C’est donc en application de cette loi votée par le Parlement que le président ivoirien a signé l’ordonnance n°2024-368 du 12 juin 2024 relative à l’organisation de la société civile qui participe de la mise en œuvre de son programme économique et social.
Motifs de cette ordonnance
Selon les pouvoirs publics, plusieurs motifs expliquent et justifient le recours à une ordonnance, à savoir le besoin de redynamiser les Organisations de la société civile (OSC) et la nécessité d’amplifier leur contribution au développement socio-économique de notre pays. Il y a également, selon les termes de l’ordonnance, les impératifs d’ordre sécuritaire et d’ordre public; les exigences de la lutte contre le blanchiment de capitaux et le financement du terrorisme.
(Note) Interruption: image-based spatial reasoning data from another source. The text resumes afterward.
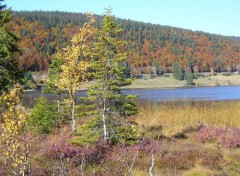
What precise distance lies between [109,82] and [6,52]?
9183 millimetres

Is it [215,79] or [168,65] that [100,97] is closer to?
[215,79]

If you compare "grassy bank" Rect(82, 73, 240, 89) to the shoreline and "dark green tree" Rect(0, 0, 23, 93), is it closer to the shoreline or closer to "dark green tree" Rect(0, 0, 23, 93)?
the shoreline

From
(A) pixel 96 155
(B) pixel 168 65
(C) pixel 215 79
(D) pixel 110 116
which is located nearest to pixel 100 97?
(D) pixel 110 116

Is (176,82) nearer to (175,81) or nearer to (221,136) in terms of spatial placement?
(175,81)

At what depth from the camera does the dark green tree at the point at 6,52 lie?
22.4 meters

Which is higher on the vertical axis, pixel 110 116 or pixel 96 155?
pixel 110 116

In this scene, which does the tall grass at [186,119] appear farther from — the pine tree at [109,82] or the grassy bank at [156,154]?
the pine tree at [109,82]

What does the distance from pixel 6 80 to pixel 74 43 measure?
8.17 m

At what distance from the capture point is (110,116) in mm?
16625

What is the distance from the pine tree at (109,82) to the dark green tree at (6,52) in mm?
8004

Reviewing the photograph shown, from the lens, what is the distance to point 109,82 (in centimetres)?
1642

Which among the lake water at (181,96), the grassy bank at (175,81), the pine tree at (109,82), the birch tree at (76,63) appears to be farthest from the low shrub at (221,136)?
the grassy bank at (175,81)

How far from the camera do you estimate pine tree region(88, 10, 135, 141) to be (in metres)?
16.4

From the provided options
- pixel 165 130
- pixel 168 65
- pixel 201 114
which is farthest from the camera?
pixel 168 65
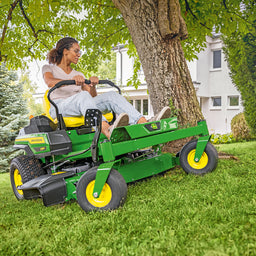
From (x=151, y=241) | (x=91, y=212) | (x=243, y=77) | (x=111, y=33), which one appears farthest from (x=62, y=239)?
(x=243, y=77)

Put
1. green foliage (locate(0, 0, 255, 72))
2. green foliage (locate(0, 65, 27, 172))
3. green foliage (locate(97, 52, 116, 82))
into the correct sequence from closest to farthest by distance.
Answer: green foliage (locate(0, 0, 255, 72)) → green foliage (locate(0, 65, 27, 172)) → green foliage (locate(97, 52, 116, 82))

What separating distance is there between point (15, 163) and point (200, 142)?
→ 2142 mm

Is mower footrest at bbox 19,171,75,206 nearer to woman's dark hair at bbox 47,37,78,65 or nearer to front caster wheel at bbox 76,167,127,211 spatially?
front caster wheel at bbox 76,167,127,211

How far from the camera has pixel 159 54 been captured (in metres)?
4.56

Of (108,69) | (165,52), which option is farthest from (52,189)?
(108,69)

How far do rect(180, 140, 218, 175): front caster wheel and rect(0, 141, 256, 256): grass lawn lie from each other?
0.64 ft

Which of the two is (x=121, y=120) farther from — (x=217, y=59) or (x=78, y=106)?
(x=217, y=59)

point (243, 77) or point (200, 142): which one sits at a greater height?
point (243, 77)

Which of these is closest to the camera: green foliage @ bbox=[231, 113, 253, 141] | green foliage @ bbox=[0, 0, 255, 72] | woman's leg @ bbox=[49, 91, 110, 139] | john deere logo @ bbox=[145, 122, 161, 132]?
john deere logo @ bbox=[145, 122, 161, 132]

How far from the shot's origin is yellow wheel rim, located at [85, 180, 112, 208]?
8.86ft

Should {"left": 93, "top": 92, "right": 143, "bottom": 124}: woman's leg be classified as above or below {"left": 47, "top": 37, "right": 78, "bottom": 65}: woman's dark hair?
below

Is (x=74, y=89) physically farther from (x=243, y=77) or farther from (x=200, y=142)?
(x=243, y=77)

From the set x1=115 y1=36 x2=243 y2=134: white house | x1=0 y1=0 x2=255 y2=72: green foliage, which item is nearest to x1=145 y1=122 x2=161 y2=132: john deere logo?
x1=0 y1=0 x2=255 y2=72: green foliage

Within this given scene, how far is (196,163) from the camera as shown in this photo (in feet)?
11.9
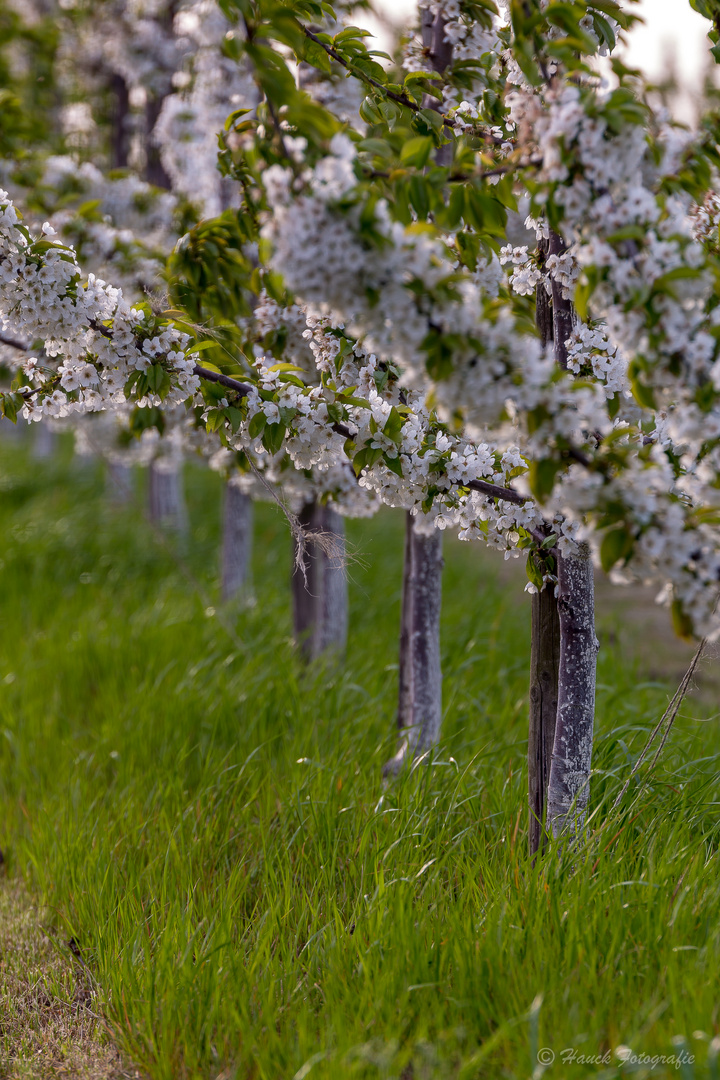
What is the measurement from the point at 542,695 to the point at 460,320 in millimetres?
1566

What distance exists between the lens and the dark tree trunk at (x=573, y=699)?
8.05ft

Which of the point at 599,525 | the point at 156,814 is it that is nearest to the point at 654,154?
the point at 599,525

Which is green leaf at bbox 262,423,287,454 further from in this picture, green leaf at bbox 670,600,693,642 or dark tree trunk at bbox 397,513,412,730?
dark tree trunk at bbox 397,513,412,730

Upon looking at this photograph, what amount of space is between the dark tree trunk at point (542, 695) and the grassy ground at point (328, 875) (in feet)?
0.52

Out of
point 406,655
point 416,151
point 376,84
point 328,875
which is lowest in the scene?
point 328,875

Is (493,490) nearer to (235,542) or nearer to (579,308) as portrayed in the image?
(579,308)

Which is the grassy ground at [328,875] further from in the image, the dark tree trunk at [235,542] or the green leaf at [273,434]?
the dark tree trunk at [235,542]

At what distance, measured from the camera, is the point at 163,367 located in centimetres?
233

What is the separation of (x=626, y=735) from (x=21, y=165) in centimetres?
474

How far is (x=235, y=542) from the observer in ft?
19.4

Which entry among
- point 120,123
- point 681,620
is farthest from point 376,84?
point 120,123

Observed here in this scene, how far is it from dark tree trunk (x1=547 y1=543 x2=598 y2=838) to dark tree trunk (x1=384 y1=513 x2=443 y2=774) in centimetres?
93

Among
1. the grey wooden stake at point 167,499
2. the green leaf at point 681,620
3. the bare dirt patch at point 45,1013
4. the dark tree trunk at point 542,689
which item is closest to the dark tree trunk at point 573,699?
the dark tree trunk at point 542,689

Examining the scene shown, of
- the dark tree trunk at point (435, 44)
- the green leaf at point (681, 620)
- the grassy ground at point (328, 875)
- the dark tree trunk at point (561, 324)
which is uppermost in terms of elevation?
the dark tree trunk at point (435, 44)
Sur le dernier aspect en matière de lutte contre le blanchiment de capitaux, le financement du terrorisme et la prolifération des armes de destruction massive (LBC/FT/FPM), la Côte d’Ivoire était tenue d’intégrer dans sa législation sur les OSC, des dispositions relatives à la lutte contre le LBC/FT/FPM, au titre des obligations à respecter par les Organisations à but non lucratif (OBNL). Mais pour améliorer la conformité technique de son dispositif de lutte LBC/FT, le pays devait soumettre le 2 septembre 2024 au Groupe d’Action Financière International (GAFI), son rapport de post-observation (POPR). Il fallait donc intégrer ladite ordonnance dans sa première soumission en juillet 2024, au titre des efforts du pays dans la lutte contre la LBC/FT. Le non-respect dans les temps de cette exigence aurait été extrêmement préjudiciable pour le pays.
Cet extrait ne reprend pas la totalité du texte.